In her latest blog post titled "What makes people ‘change' after they get married?" she talks about the changes that can occur in a marriage and how to keep things fresh.
Read her post below
Did you hear people complaining how "things always change after you get married "? Like, all enjoyment and fun vanish and get replaced with nagging, drama, tension, complains even regrets. How one or another partner "changed", became "cold", and things are simply not the same anymore.

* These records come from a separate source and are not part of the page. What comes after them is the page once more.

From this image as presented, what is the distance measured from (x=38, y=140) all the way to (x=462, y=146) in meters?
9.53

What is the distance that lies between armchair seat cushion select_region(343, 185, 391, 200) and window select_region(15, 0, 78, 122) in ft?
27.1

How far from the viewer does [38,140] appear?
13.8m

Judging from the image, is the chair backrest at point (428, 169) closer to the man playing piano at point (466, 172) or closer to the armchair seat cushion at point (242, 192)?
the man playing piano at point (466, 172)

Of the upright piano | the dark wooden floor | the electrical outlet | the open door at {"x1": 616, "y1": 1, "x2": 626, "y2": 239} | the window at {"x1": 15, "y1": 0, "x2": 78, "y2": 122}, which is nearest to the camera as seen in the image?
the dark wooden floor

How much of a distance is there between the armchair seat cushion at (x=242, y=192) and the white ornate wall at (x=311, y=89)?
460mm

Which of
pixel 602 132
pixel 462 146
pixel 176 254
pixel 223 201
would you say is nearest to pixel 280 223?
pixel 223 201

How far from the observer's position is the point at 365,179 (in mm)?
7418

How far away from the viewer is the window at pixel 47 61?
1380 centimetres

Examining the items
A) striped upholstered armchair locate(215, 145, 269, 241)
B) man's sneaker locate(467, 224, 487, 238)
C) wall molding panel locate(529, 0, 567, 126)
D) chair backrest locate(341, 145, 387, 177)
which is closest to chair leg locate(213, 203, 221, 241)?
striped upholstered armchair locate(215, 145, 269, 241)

As I told you guys (million times), everything that is happening in our lives comes out of our state of mind. The moment we change attitude towards certain things in life, it automatically changes these things in our perspective and the way we see them. The truth is and a reason I disliked institution of Marriage for so long, was because of annoying and unnecessary pressure and expectations people (society) put and attach to marriage. And ,in my opinion (still, even though I am married now) I feel like it's so silly to let one piece of paper affect, shake and influence the whole nature of relationship you used to have with your partner. People be acting like "now you are mine, I have right to…." ,"we are married now, you are forbidden to…", "not anymore, we are married now…", "you can't dress like that anymore you are a married woman/man" etc..

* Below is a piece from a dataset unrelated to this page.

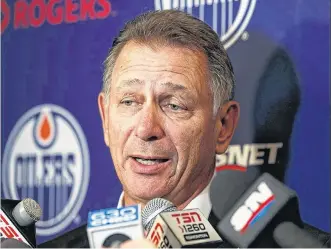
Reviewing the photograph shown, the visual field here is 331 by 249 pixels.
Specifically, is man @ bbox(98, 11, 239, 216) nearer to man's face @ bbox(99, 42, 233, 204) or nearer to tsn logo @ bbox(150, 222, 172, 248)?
man's face @ bbox(99, 42, 233, 204)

It's like gradually switching from democracy to dictatorship. We are humans, who normal likes feeling caged?
I mean, there must be a compromise from both sides in every healthy relationship, during the time, step by step, you learn how to function with person you love, and out of that love you simply won't do certain things that your partner dislike, and on the other hand, your partner supposed to love you for who you are and because of that, he won't ask from you to abound your own nature and become somebody you are not.
That is why I am always saying that you should always give more importance to the quality of your relationship, learn how to put yourself in shoes your loved one is wearing and understand that peace, joy, support, loyalty, honesty and understanding are the most important features and try to keep them healthy instead of worrying about "what will people say" and giving so much attention to a piece of paper that says that you are somebody's wife/husband ,because, In reality, it doesn't really change much. In fact, If you wasn't happy with your partner's behavior before marriage, you will definitely be even less happy with it now that you are married and you will end up turning into a very frustrated and bitter person (very unpleasant to be around) holding on to a piece of paper so desperately while demanding your partner to change because "you are married now!". You simply don't build these things in marriage; you do it way before you decide to spend a life with someone.
My advice is – don't take formalities too serious. It won't stop someone from misbehaving it will only add to drama, frustration and depression. Think well- If you are not satisfied with a quality of a relationship with your partner, don't expect that something magical will happen and change his/hers behavior once you two get married.
If you are happy with your partner, then just continue doing you (two) without letting formality district your behavior, perception and points of view.
Stay playful, have fun, laugh, go out, tease each other. There must be a space for adventure, bit of wildness and excitement, and most importantly-don't forget to be each other's best friends.
It's supposed to be a foundation of everything else that comes on top of it.